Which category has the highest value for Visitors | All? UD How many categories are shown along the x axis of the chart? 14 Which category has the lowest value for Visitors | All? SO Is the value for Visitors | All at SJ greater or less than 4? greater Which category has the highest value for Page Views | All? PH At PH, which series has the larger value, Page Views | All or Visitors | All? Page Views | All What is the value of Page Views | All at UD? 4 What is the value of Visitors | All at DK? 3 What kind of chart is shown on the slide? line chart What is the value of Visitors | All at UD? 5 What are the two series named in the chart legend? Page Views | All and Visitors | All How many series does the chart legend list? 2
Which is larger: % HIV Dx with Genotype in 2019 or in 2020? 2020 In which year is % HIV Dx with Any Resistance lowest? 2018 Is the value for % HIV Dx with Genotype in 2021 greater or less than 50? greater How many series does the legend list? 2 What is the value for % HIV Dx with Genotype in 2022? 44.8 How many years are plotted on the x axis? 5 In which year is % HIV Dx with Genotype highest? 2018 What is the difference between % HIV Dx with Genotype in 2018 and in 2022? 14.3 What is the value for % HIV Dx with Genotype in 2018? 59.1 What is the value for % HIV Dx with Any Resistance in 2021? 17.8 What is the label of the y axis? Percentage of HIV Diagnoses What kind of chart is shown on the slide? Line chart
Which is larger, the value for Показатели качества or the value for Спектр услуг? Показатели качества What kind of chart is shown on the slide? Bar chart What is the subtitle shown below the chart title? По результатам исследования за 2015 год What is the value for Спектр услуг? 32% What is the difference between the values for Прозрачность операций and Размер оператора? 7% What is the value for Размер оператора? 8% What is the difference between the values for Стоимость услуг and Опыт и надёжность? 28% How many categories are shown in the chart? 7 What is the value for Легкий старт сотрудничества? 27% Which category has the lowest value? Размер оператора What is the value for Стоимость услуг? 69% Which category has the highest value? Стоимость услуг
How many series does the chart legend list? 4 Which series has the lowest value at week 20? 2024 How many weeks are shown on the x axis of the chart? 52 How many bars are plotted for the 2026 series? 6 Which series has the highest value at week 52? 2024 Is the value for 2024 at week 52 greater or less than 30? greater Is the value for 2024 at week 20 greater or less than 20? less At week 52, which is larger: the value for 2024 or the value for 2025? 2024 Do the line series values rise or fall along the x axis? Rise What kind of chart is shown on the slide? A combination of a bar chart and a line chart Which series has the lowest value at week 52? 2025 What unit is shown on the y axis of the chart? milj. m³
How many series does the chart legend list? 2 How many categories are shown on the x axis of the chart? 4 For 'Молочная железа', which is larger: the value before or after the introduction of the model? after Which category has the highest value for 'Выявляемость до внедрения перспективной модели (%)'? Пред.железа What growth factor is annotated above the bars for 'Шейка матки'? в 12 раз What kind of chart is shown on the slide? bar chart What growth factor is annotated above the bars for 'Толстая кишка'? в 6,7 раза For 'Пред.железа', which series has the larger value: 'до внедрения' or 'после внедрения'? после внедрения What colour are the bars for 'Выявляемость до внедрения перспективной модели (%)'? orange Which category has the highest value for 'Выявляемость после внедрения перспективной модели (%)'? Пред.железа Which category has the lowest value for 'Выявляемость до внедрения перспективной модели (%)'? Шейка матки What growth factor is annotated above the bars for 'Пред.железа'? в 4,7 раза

* **What you have to do**
Can you update all the items above, replacing "x axis" with "horizontal axis" wherever it appears and leaving everything else unchanged?

* **Task output**
Which category has the highest value for Visitors | All? UD How many categories are shown along the horizontal axis of the chart? 14 Which category has the lowest value for Visitors | All? SO Is the value for Visitors | All at SJ greater or less than 4? greater Which category has the highest value for Page Views | All? PH At PH, which series has the larger value, Page Views | All or Visitors | All? Page Views | All What is the value of Page Views | All at UD? 4 What is the value of Visitors | All at DK? 3 What kind of chart is shown on the slide? line chart What is the value of Visitors | All at UD? 5 What are the two series named in the chart legend? Page Views | All and Visitors | All How many series does the chart legend list? 2
Which is larger: % HIV Dx with Genotype in 2019 or in 2020? 2020 In which year is % HIV Dx with Any Resistance lowest? 2018 Is the value for % HIV Dx with Genotype in 2021 greater or less than 50? greater How many series does the legend list? 2 What is the value for % HIV Dx with Genotype in 2022? 44.8 How many years are plotted on the horizontal axis? 5 In which year is % HIV Dx with Genotype highest? 2018 What is the difference between % HIV Dx with Genotype in 2018 and in 2022? 14.3 What is the value for % HIV Dx with Genotype in 2018? 59.1 What is the value for % HIV Dx with Any Resistance in 2021? 17.8 What is the label of the y axis? Percentage of HIV Diagnoses What kind of chart is shown on the slide? Line chart
Which is larger, the value for Показатели качества or the value for Спектр услуг? Показатели качества What kind of chart is shown on the slide? Bar chart What is the subtitle shown below the chart title? По результатам исследования за 2015 год What is the value for Спектр услуг? 32% What is the difference between the values for Прозрачность операций and Размер оператора? 7% What is the value for Размер оператора? 8% What is the difference between the values for Стоимость услуг and Опыт и надёжность? 28% How many categories are shown in the chart? 7 What is the value for Легкий старт сотрудничества? 27% Which category has the lowest value? Размер оператора What is the value for Стоимость услуг? 69% Which category has the highest value? Стоимость услуг
How many series does the chart legend list? 4 Which series has the lowest value at week 20? 2024 How many weeks are shown on the horizontal axis of the chart? 52 How many bars are plotted for the 2026 series? 6 Which series has the highest value at week 52? 2024 Is the value for 2024 at week 52 greater or less than 30? greater Is the value for 2024 at week 20 greater or less than 20? less At week 52, which is larger: the value for 2024 or the value for 2025? 2024 Do the line series values rise or fall along the horizontal axis? Rise What kind of chart is shown on the slide? A combination of a bar chart and a line chart Which series has the lowest value at week 52? 2025 What unit is shown on the y axis of the chart? milj. m³
How many series does the chart legend list? 2 How many categories are shown on the horizontal axis of the chart? 4 For 'Молочная железа', which is larger: the value before or after the introduction of the model? after Which category has the highest value for 'Выявляемость до внедрения перспективной модели (%)'? Пред.железа What growth factor is annotated above the bars for 'Шейка матки'? в 12 раз What kind of chart is shown on the slide? bar chart What growth factor is annotated above the bars for 'Толстая кишка'? в 6,7 раза For 'Пред.железа', which series has the larger value: 'до внедрения' or 'после внедрения'? после внедрения What colour are the bars for 'Выявляемость до внедрения перспективной модели (%)'? orange Which category has the highest value for 'Выявляемость после внедрения перспективной модели (%)'? Пред.железа Which category has the lowest value for 'Выявляемость до внедрения перспективной модели (%)'? Шейка матки What growth factor is annotated above the bars for 'Пред.железа'? в 4,7 раза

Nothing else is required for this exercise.